### Your instructions
Reproduce the data below with every "camera" swapped for "observer" and everything else left unchanged. Leave out the pictures.

Rows of spatial question data:
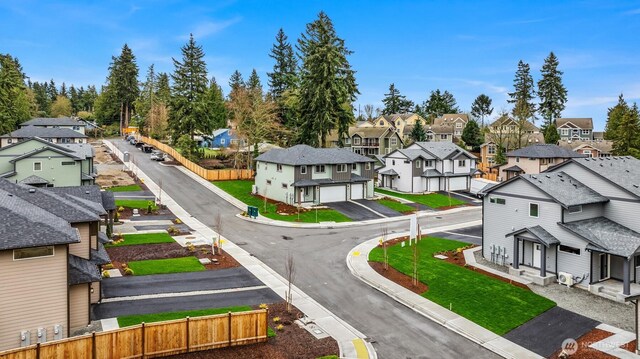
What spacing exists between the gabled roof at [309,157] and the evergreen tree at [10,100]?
50.5m

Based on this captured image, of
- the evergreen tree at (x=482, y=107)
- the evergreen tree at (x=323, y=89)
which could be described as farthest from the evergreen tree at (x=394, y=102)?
the evergreen tree at (x=323, y=89)

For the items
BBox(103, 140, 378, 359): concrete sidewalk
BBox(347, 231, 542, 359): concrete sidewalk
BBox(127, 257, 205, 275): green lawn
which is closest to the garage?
BBox(347, 231, 542, 359): concrete sidewalk

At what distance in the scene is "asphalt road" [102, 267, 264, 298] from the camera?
2420cm

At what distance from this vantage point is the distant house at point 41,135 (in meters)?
73.4

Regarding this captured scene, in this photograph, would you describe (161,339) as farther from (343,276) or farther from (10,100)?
(10,100)

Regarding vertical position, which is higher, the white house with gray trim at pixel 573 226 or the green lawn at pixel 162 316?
the white house with gray trim at pixel 573 226

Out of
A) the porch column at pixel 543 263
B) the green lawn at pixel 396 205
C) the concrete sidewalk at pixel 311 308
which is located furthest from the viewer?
the green lawn at pixel 396 205

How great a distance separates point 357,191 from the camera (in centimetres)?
5641

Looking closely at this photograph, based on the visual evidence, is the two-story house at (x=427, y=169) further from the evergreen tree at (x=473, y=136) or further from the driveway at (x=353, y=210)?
the evergreen tree at (x=473, y=136)

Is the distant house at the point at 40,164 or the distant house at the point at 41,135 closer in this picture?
the distant house at the point at 40,164

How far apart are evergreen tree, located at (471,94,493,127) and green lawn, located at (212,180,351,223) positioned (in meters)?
106

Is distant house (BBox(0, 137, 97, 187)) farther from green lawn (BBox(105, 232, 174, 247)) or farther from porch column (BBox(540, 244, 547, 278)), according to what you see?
porch column (BBox(540, 244, 547, 278))

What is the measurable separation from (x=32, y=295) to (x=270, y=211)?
32.0 metres

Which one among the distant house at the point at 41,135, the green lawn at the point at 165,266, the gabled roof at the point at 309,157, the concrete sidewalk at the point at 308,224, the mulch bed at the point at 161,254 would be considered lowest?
the green lawn at the point at 165,266
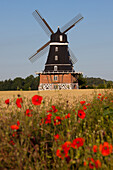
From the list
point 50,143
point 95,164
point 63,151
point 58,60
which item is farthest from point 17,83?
point 95,164

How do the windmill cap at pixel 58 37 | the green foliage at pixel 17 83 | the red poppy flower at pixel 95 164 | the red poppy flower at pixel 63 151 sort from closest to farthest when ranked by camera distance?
the red poppy flower at pixel 95 164, the red poppy flower at pixel 63 151, the windmill cap at pixel 58 37, the green foliage at pixel 17 83

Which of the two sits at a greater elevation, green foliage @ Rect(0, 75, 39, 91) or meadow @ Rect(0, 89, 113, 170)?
green foliage @ Rect(0, 75, 39, 91)

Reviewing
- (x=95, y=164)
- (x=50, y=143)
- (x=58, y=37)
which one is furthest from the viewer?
(x=58, y=37)

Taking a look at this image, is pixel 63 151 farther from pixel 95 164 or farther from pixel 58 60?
pixel 58 60

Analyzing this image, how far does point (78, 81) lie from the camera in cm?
4350

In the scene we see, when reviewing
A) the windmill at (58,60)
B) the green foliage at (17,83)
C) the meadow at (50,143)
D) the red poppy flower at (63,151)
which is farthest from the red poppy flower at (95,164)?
the green foliage at (17,83)

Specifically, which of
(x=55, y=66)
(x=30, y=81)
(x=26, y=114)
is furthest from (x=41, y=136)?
(x=30, y=81)

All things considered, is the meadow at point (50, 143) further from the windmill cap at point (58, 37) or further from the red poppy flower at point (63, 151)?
the windmill cap at point (58, 37)

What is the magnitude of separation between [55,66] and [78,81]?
733cm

### The result
What spacing exists between the gabled roof at [309,157] and the evergreen tree at [10,100]?
50.5m

Based on this captured image, of
- the evergreen tree at (x=482, y=107)
- the evergreen tree at (x=323, y=89)
which could be described as farthest from the evergreen tree at (x=394, y=102)?
the evergreen tree at (x=323, y=89)

For the items
BBox(103, 140, 378, 359): concrete sidewalk
BBox(347, 231, 542, 359): concrete sidewalk
BBox(127, 257, 205, 275): green lawn
which is closest to the garage?
BBox(347, 231, 542, 359): concrete sidewalk

At what distance in the scene is "asphalt road" [102, 267, 264, 298] from the observer?
2420cm

At what distance from this vantage point is the distant house at point 41,135 (in meters)?
73.4

Regarding this captured scene, in this photograph, would you describe (161,339) as farther from (343,276) or farther from (10,100)?
(10,100)

Regarding vertical position, which is higher, the white house with gray trim at pixel 573 226 or the green lawn at pixel 162 316?
the white house with gray trim at pixel 573 226

Out of
A) the porch column at pixel 543 263
B) the green lawn at pixel 396 205
C) the concrete sidewalk at pixel 311 308
which is located furthest from the viewer?
the green lawn at pixel 396 205

How great a distance separates point 357,191 from the observer (in centimetres)?
5641

Looking closely at this photograph, based on the visual evidence, is the two-story house at (x=427, y=169) further from the evergreen tree at (x=473, y=136) or further from the driveway at (x=353, y=210)?
the evergreen tree at (x=473, y=136)

Is the distant house at the point at 40,164 or the distant house at the point at 41,135 closer in this picture?
the distant house at the point at 40,164

How far apart are evergreen tree, located at (471,94,493,127) and green lawn, located at (212,180,351,223) positioned (in meters)?
106

Is distant house (BBox(0, 137, 97, 187)) farther from green lawn (BBox(105, 232, 174, 247)) or farther from porch column (BBox(540, 244, 547, 278)), according to what you see?
porch column (BBox(540, 244, 547, 278))

What is the measurable separation from (x=32, y=295) to (x=270, y=211)?
32.0 metres

Which one among the distant house at the point at 41,135, the green lawn at the point at 165,266, the gabled roof at the point at 309,157, the concrete sidewalk at the point at 308,224, the mulch bed at the point at 161,254 would be considered lowest?
the green lawn at the point at 165,266
From the list
point 50,143
point 95,164
point 63,151
point 58,60
which item is farthest from point 17,83?
point 95,164

How do the windmill cap at pixel 58 37 | the green foliage at pixel 17 83 | the red poppy flower at pixel 95 164 | the red poppy flower at pixel 63 151 sort from closest to farthest when ranked by observer distance?
the red poppy flower at pixel 95 164, the red poppy flower at pixel 63 151, the windmill cap at pixel 58 37, the green foliage at pixel 17 83

Which of the two sits at a greater elevation, green foliage @ Rect(0, 75, 39, 91) or meadow @ Rect(0, 89, 113, 170)?
green foliage @ Rect(0, 75, 39, 91)

Reviewing
- (x=95, y=164)
- (x=50, y=143)
- (x=58, y=37)
which one is furthest from the viewer?
(x=58, y=37)

Taking a look at this image, is pixel 63 151 farther from pixel 95 164 or farther from pixel 58 60?
pixel 58 60

Analyzing this image, how far does point (78, 81) lie from the observer in cm?
4350

In the scene we see, when reviewing
A) the windmill at (58,60)
B) the green foliage at (17,83)
C) the meadow at (50,143)
D) the red poppy flower at (63,151)
which is farthest from the red poppy flower at (95,164)?
the green foliage at (17,83)

Specifically, which of
(x=55, y=66)
(x=30, y=81)
(x=26, y=114)
is furthest from (x=41, y=136)?
(x=30, y=81)

All things considered, is the meadow at point (50, 143) further from the windmill cap at point (58, 37) or further from the red poppy flower at point (63, 151)?
the windmill cap at point (58, 37)

What is the magnitude of separation between [55,66] and [78,81]?
733cm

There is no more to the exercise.